• _Document excerpt_:

Planting up your garden is a big project, depending of course on how big your garden is, and how complex you want it to be. Along with choosing sizes, shapes, evergreen or deciduous, and what will grow where, there are many possibilities to consider with color, from both foliage and flowers. When we go out to a garden center there is a tendency to be attracted by unusual colors, and plants with dark red flowers, or purple and red leaves, are always big sellers. One color that is often ignored or passed by is white, which is very often seen as ‘boring’, or ‘colorless’. Gardens with only white flowers come in and out of fashion over the years, and they can be seen as either high-fashion or pretentious, depending on when and where they are. But used with other colors white has a lot going for it, so let’s consider how and why using white in the garden is a great thing to do.
White Always Stands Out
A wonderful virtue of white is that it always shows up, and never disappears into the background. A problem with dark colored leaves and flowers is that they can look rich and vibrant close-up, but a few yards away they can disappear. This is especially a problem in shaded areas, where these colors often vanish into the shadows. White will never do this – in fact it glows out of the darkest corner, catching the eye from across the other side of the garden, and opening up the scene. As well, white is at its best in late afternoon and on long summer evenings – which is often exactly when we use the garden, after a busy day at work. The calming effect is clear, and it makes a relaxing and yet sophisticated atmosphere – perfect to chill out in after a stressful day.
The lesson is that while white becomes ‘washed out’ in sunny spots, in shade, in the early evening, or on cloudy days, it really stands out, and the focus on using it should be in those situations. Where you live is an important factor. If you are reading this in New Mexico, then you will almost certainly instead go for bright colors, because the sun is always there. If you live in Oregon, or the north-east, cloud is a fact of daily life, and on those cloudy days your garden will look at its best if you have added plenty of white to the mix.

• _Data section_:
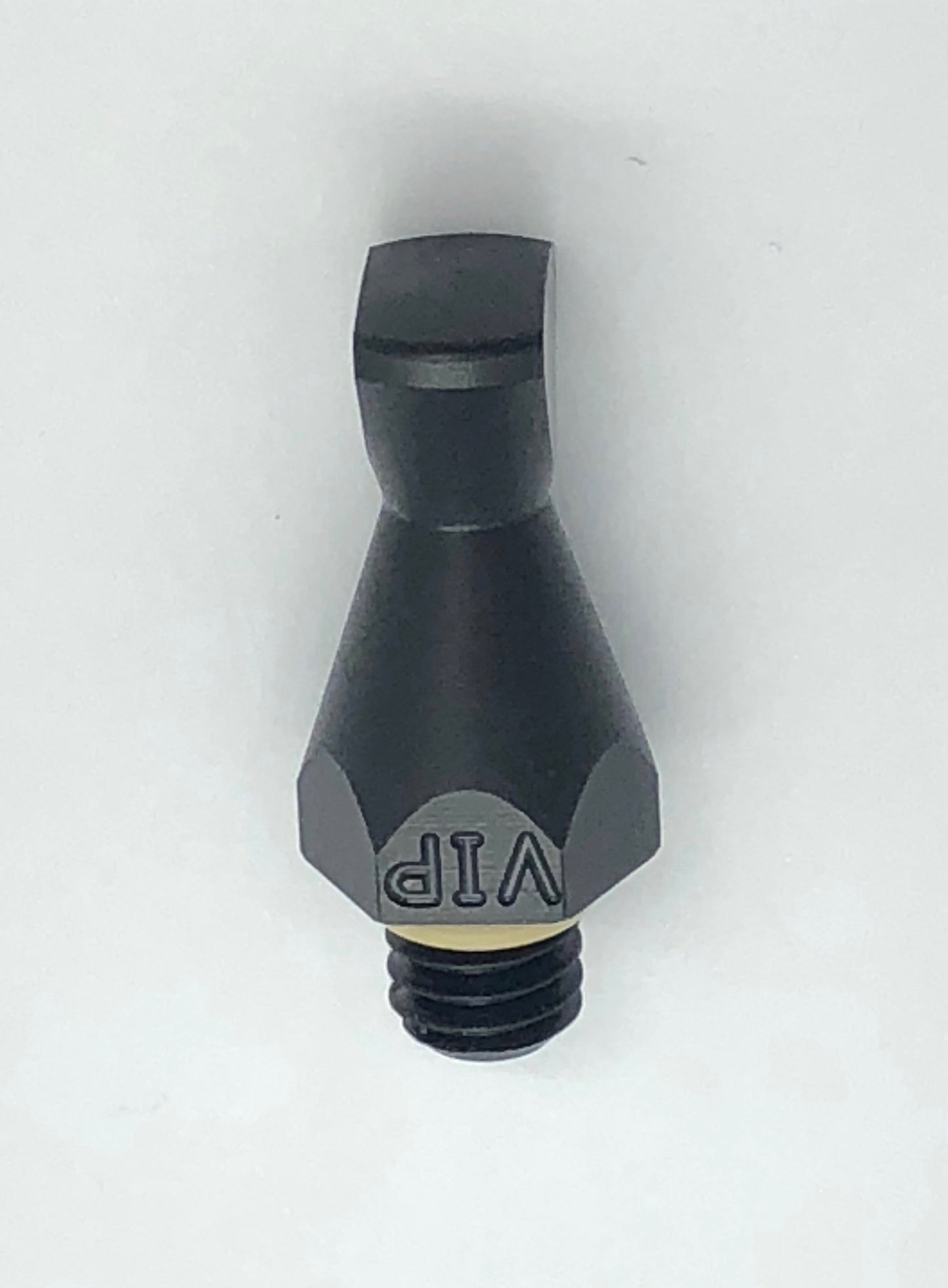 VIP PF Peek Fat Screw On Interchangeable Tip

• _Exercise directions_: Continue the article on using white in the garden, picking up after its last sentence.

• _Answer_:
White Never Clashes with Other Colors
Worrying about what colors go with what is a regular concern of gardeners who want to create a harmonious scene in their garden beds. Sometimes we worry too much about this, because green is a great harmonizer, and if you have plenty of green leaves around the atmosphere will be forgiving in a way that doesn’t happen with interior decorating. Even so, often when we look at a garden, we see nice colors used, but the overall effect is flat and unexciting. Using acidic yellows to lift plantings of pinks and purples is a well-known designer’s ‘trick’, but for all color plantings, white has the same effect. It magically lifts all other colors to a higher level, brightening and intensifying them, and turning a dull bed into a beautiful vision.
Yet because it is often seen as ‘no color’, many gardeners ignore it, and lose out on the beauty it brings. The great historic color-gardener Gertrude Jekyll, who gardened in England in the late 19th century, and invented the idea of blending garden colors, would always grow a supply of white-flowering plants in pots and use them when she noticed dull areas, or where something like bulbs had died down and left a gap. Most of us today don’t have the facilities behind the scenes to do such a thing, but the idea that ‘white will always work’ is a good one.
Where to Use White PlantsAround our homes we often plant ‘foundation planting’. These shrubs make the transition from the hard, upright lines of a building into the soft, rounded shapes of the garden. The hide foundations and utilities, cover blank walls, and hold our homes in the hands of our gardens. So that it always looks attractive, it is usual to use evergreens for most of this planting. If you are in areas warm enough for flowering evergreens, then choosing white flowering ones makes a lot of sense. No matter what the color of your walls, or if in the future you decide to re-finish them, when the flowers are out there can never be a clash, and everything will look harmonious.
We also often put larger shrubs in the background of beds. ‘Larger’ could be 5 feet in a smaller bed, or 15 feet in a bigger one. I am not suggesting avoiding plants with beautiful colors all together, but a good balance of white blooms in those areas makes the perfect neutral background, so that you can play around in front with roses and flowers without any color problems.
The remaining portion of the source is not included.